Dundalk was the venue for one of Ireland's premier wheelchair basketball tournaments last weekend, with upwards of 150 participants taking part across the two days.
The competition, which was run by the Irish Wheelchair Association and comprised ten teams from all over the country, was the first major event housed in the newly refurbished Dundalk Sports Centre.
“One of the primary goals of the new facility was that it be wholly inclusive and suitable for all people who want to participate,” said Triona Faapito, sports co-ordinator at the venue. “Our centre covers all bases in that regard, with everything from lifts and changing rooms to wheelchair-accessible toilets.”

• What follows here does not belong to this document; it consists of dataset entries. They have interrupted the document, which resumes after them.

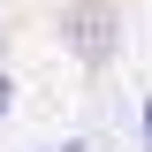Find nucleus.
I'll return each mask as SVG.
<instances>
[{"label":"nucleus","instance_id":"1","mask_svg":"<svg viewBox=\"0 0 152 152\" xmlns=\"http://www.w3.org/2000/svg\"><path fill=\"white\" fill-rule=\"evenodd\" d=\"M61 46H69L84 69H107V61L122 53V8H114V0H76V8H61Z\"/></svg>","mask_w":152,"mask_h":152},{"label":"nucleus","instance_id":"2","mask_svg":"<svg viewBox=\"0 0 152 152\" xmlns=\"http://www.w3.org/2000/svg\"><path fill=\"white\" fill-rule=\"evenodd\" d=\"M8 107H15V84H8V76H0V114H8Z\"/></svg>","mask_w":152,"mask_h":152},{"label":"nucleus","instance_id":"3","mask_svg":"<svg viewBox=\"0 0 152 152\" xmlns=\"http://www.w3.org/2000/svg\"><path fill=\"white\" fill-rule=\"evenodd\" d=\"M145 145H152V107H145Z\"/></svg>","mask_w":152,"mask_h":152},{"label":"nucleus","instance_id":"4","mask_svg":"<svg viewBox=\"0 0 152 152\" xmlns=\"http://www.w3.org/2000/svg\"><path fill=\"white\" fill-rule=\"evenodd\" d=\"M53 152H91V145H53Z\"/></svg>","mask_w":152,"mask_h":152}]
</instances>
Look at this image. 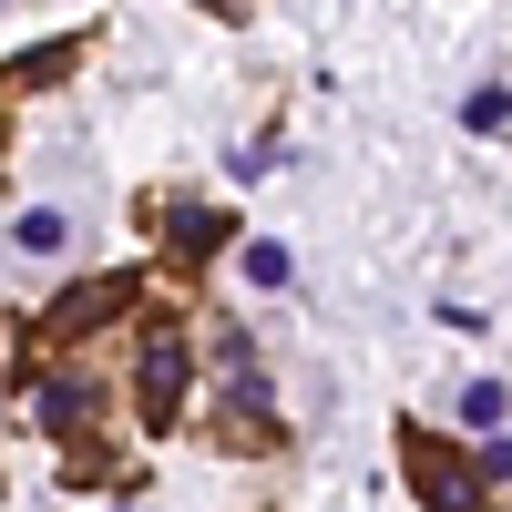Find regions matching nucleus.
<instances>
[{
  "label": "nucleus",
  "mask_w": 512,
  "mask_h": 512,
  "mask_svg": "<svg viewBox=\"0 0 512 512\" xmlns=\"http://www.w3.org/2000/svg\"><path fill=\"white\" fill-rule=\"evenodd\" d=\"M185 379H195V328L185 318H134V420L144 431H185Z\"/></svg>",
  "instance_id": "obj_1"
},
{
  "label": "nucleus",
  "mask_w": 512,
  "mask_h": 512,
  "mask_svg": "<svg viewBox=\"0 0 512 512\" xmlns=\"http://www.w3.org/2000/svg\"><path fill=\"white\" fill-rule=\"evenodd\" d=\"M400 472H410V492H420V512H492L482 502V461H461L441 431H400Z\"/></svg>",
  "instance_id": "obj_2"
},
{
  "label": "nucleus",
  "mask_w": 512,
  "mask_h": 512,
  "mask_svg": "<svg viewBox=\"0 0 512 512\" xmlns=\"http://www.w3.org/2000/svg\"><path fill=\"white\" fill-rule=\"evenodd\" d=\"M134 318V267H93V277H72L52 308H41V338L52 349H82L93 328H123Z\"/></svg>",
  "instance_id": "obj_3"
},
{
  "label": "nucleus",
  "mask_w": 512,
  "mask_h": 512,
  "mask_svg": "<svg viewBox=\"0 0 512 512\" xmlns=\"http://www.w3.org/2000/svg\"><path fill=\"white\" fill-rule=\"evenodd\" d=\"M21 420H31V431H52V441H72V451H82V431L103 420V379H93V369H72V359H52L41 379H21Z\"/></svg>",
  "instance_id": "obj_4"
},
{
  "label": "nucleus",
  "mask_w": 512,
  "mask_h": 512,
  "mask_svg": "<svg viewBox=\"0 0 512 512\" xmlns=\"http://www.w3.org/2000/svg\"><path fill=\"white\" fill-rule=\"evenodd\" d=\"M154 236H164V256H175L185 277H205V267L236 246V216H226V205H205V195H154Z\"/></svg>",
  "instance_id": "obj_5"
},
{
  "label": "nucleus",
  "mask_w": 512,
  "mask_h": 512,
  "mask_svg": "<svg viewBox=\"0 0 512 512\" xmlns=\"http://www.w3.org/2000/svg\"><path fill=\"white\" fill-rule=\"evenodd\" d=\"M205 441H216V451H277L287 431H277V410H267V390H226L216 410H205Z\"/></svg>",
  "instance_id": "obj_6"
},
{
  "label": "nucleus",
  "mask_w": 512,
  "mask_h": 512,
  "mask_svg": "<svg viewBox=\"0 0 512 512\" xmlns=\"http://www.w3.org/2000/svg\"><path fill=\"white\" fill-rule=\"evenodd\" d=\"M72 62H82V41H52V52H21V62H11V93H41V82H62Z\"/></svg>",
  "instance_id": "obj_7"
},
{
  "label": "nucleus",
  "mask_w": 512,
  "mask_h": 512,
  "mask_svg": "<svg viewBox=\"0 0 512 512\" xmlns=\"http://www.w3.org/2000/svg\"><path fill=\"white\" fill-rule=\"evenodd\" d=\"M62 236H72V226L52 216V205H21V216H11V246H21V256H52Z\"/></svg>",
  "instance_id": "obj_8"
},
{
  "label": "nucleus",
  "mask_w": 512,
  "mask_h": 512,
  "mask_svg": "<svg viewBox=\"0 0 512 512\" xmlns=\"http://www.w3.org/2000/svg\"><path fill=\"white\" fill-rule=\"evenodd\" d=\"M62 482H123V451H103V441L62 451Z\"/></svg>",
  "instance_id": "obj_9"
},
{
  "label": "nucleus",
  "mask_w": 512,
  "mask_h": 512,
  "mask_svg": "<svg viewBox=\"0 0 512 512\" xmlns=\"http://www.w3.org/2000/svg\"><path fill=\"white\" fill-rule=\"evenodd\" d=\"M502 410H512L502 379H472V390H461V420H472V431H502Z\"/></svg>",
  "instance_id": "obj_10"
},
{
  "label": "nucleus",
  "mask_w": 512,
  "mask_h": 512,
  "mask_svg": "<svg viewBox=\"0 0 512 512\" xmlns=\"http://www.w3.org/2000/svg\"><path fill=\"white\" fill-rule=\"evenodd\" d=\"M461 123H472V134H502V123H512V93H502V82H482V93H461Z\"/></svg>",
  "instance_id": "obj_11"
},
{
  "label": "nucleus",
  "mask_w": 512,
  "mask_h": 512,
  "mask_svg": "<svg viewBox=\"0 0 512 512\" xmlns=\"http://www.w3.org/2000/svg\"><path fill=\"white\" fill-rule=\"evenodd\" d=\"M287 267H297L287 236H256V246H246V277H256V287H287Z\"/></svg>",
  "instance_id": "obj_12"
}]
</instances>
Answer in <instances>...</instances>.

“We were delighted to be given the opportunity to host this event and showcase this sport to people of disability as well as the able-bodied.”
Saturday featured the senior competition, while Sunday played host to a junior round robin for players under the age of 17.
“The nature of the sport in Ireland means the onus is on individual clubs to step up in terms of hosting individual events, and we’re thrilled to see the facilities on offer in Dundalk.”
That was the view of Robbie Hurr, programme co-ordinator with the IWA.
“There are big plans for wheelchair basketball both in Dundalk and through the Ardee Sports Project, and we hope to be strongly affiliated with that progress in the future.”
Ms Faapito echoed these plans, noting that the town’s local club, Dundalk Ravens, could have a permanent wheelchair team as early as next month.
“One element of our grant was devoted to investing in the development of a team in the area. To this point we have had to borrow wheelchairs from the IWA itself, but by February we hope to have our own equipment. As it stands, the Ravens already host weekly training sessions for all of our teams. With this recent development, we will be able to give even more people an opportunity to get involved."